● **PROBLEM TO SOLVE**
The entries below should be repeated exactly, with no pictures carried over.
[[ DATASET CONTENT open ]]
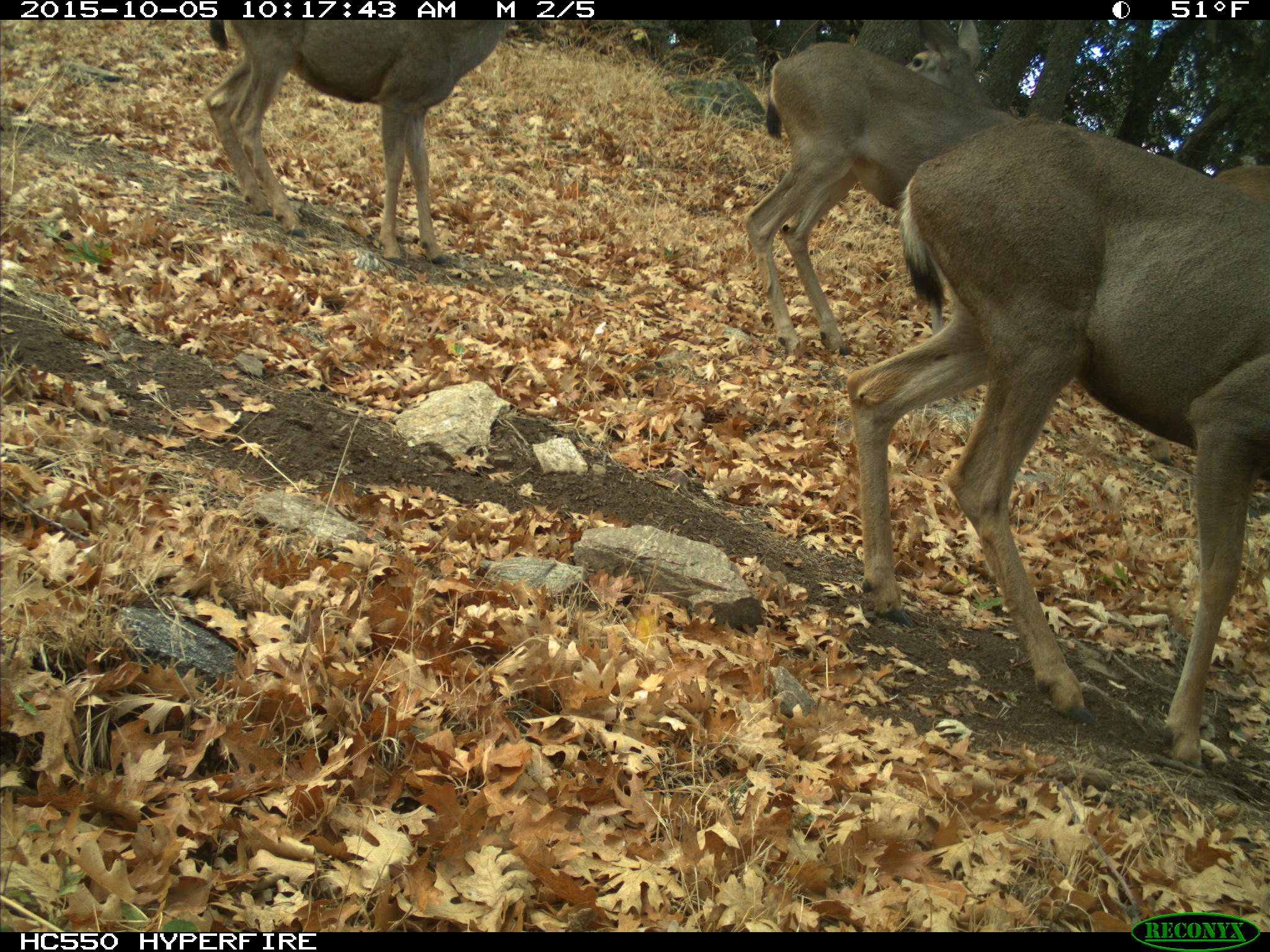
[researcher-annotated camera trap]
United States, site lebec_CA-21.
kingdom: Animalia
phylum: Chordata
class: Mammalia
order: Artiodactyla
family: Cervidae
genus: Odocoileus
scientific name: Odocoileus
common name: deer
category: unidentified deer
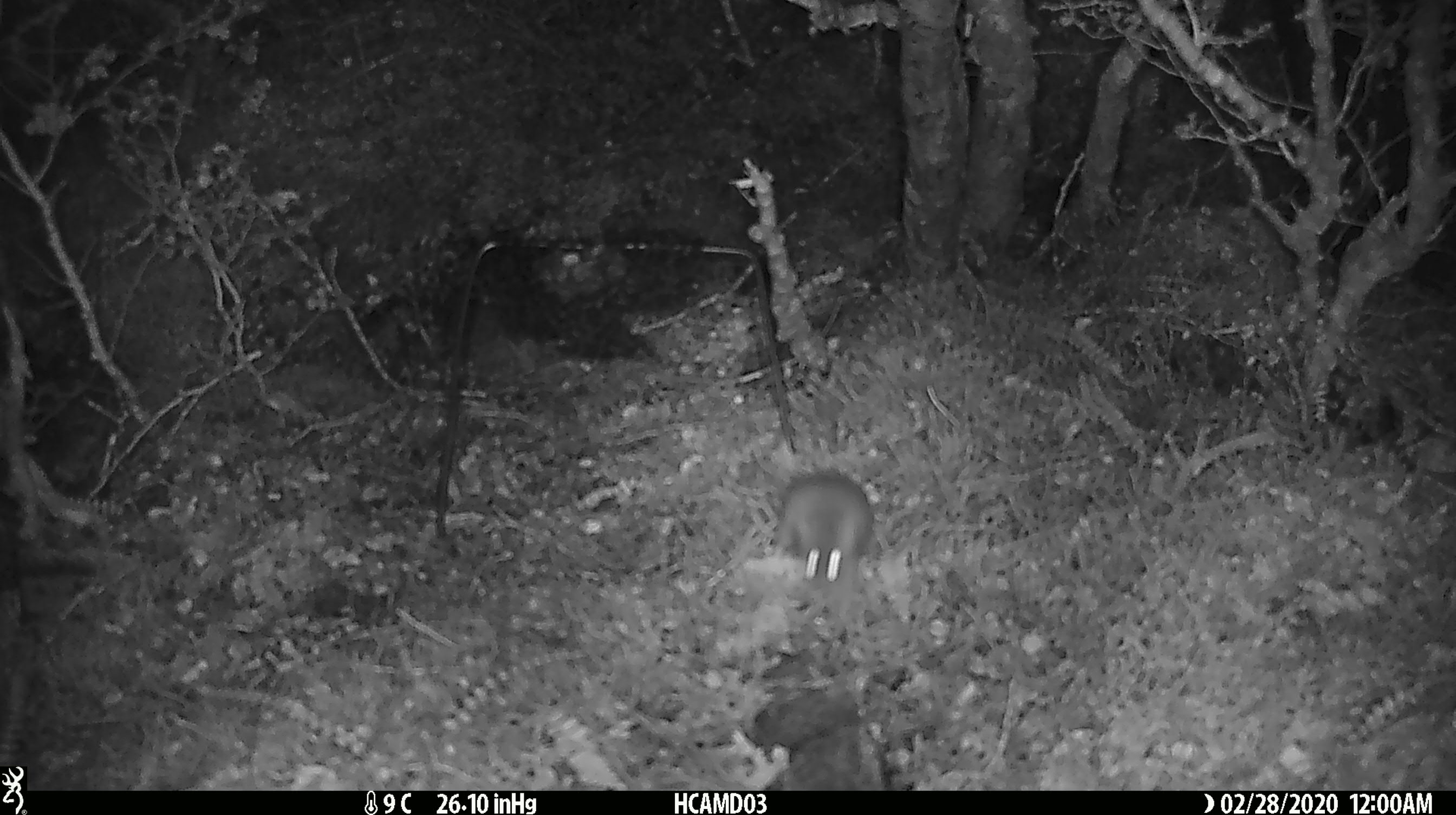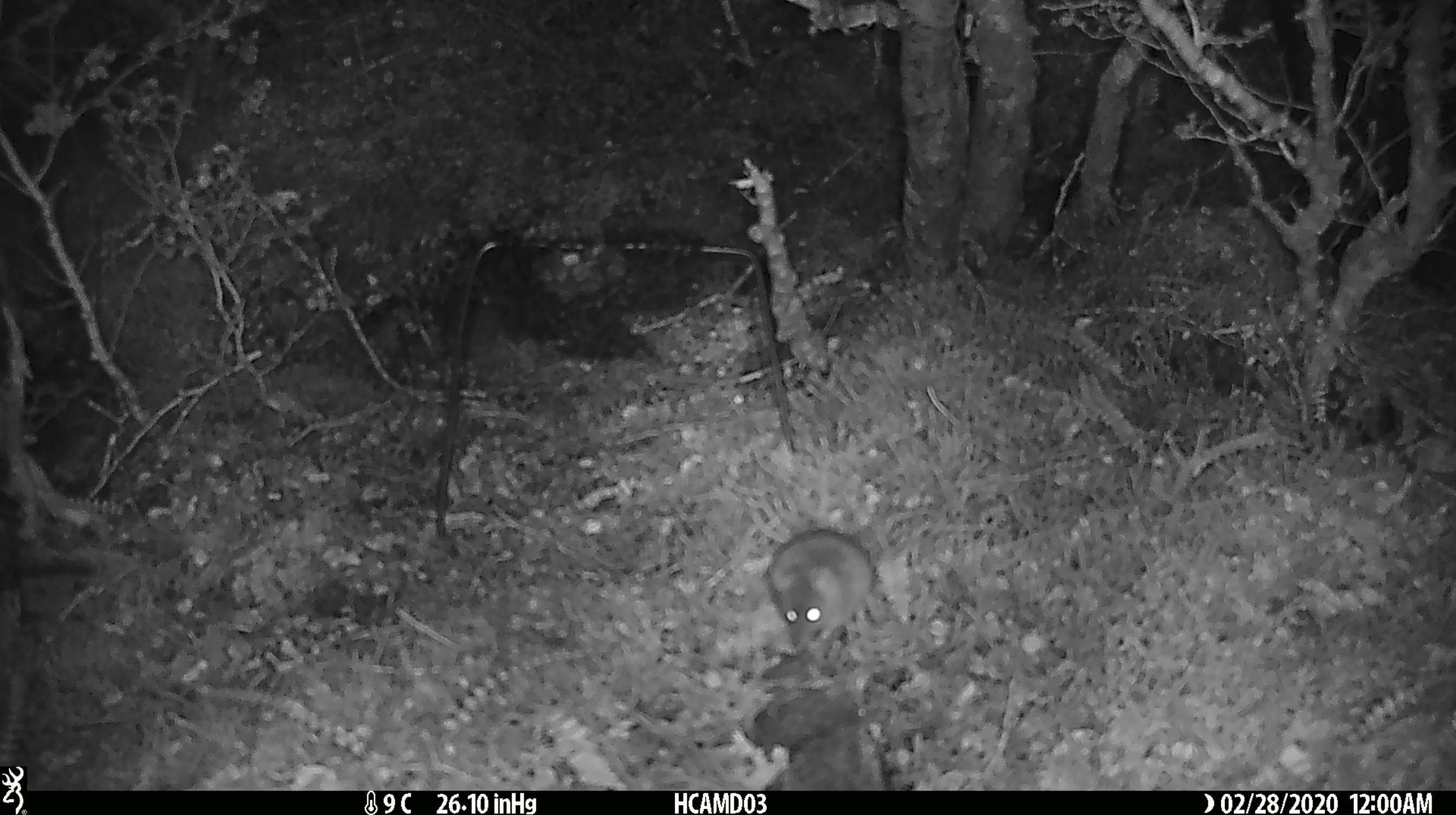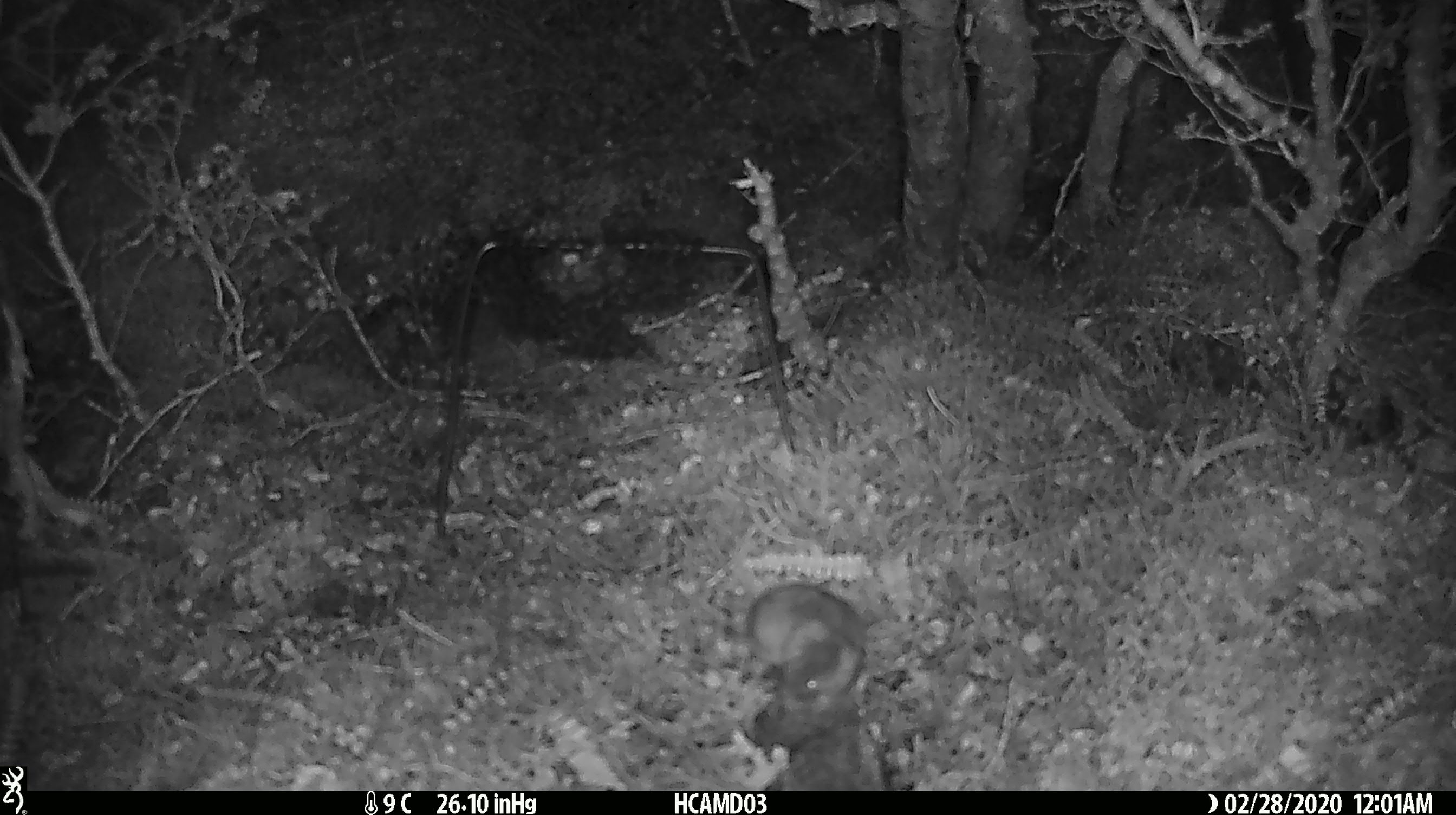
[[ DATASET CONTENT closed ]]
● **ANSWER SPACE**
[researcher-annotated camera trap]
United States, site lebec_CA-21.
kingdom: Animalia
phylum: Chordata
class: Mammalia
order: Artiodactyla
family: Cervidae
genus: Odocoileus
scientific name: Odocoileus
common name: deer
category: unidentified deer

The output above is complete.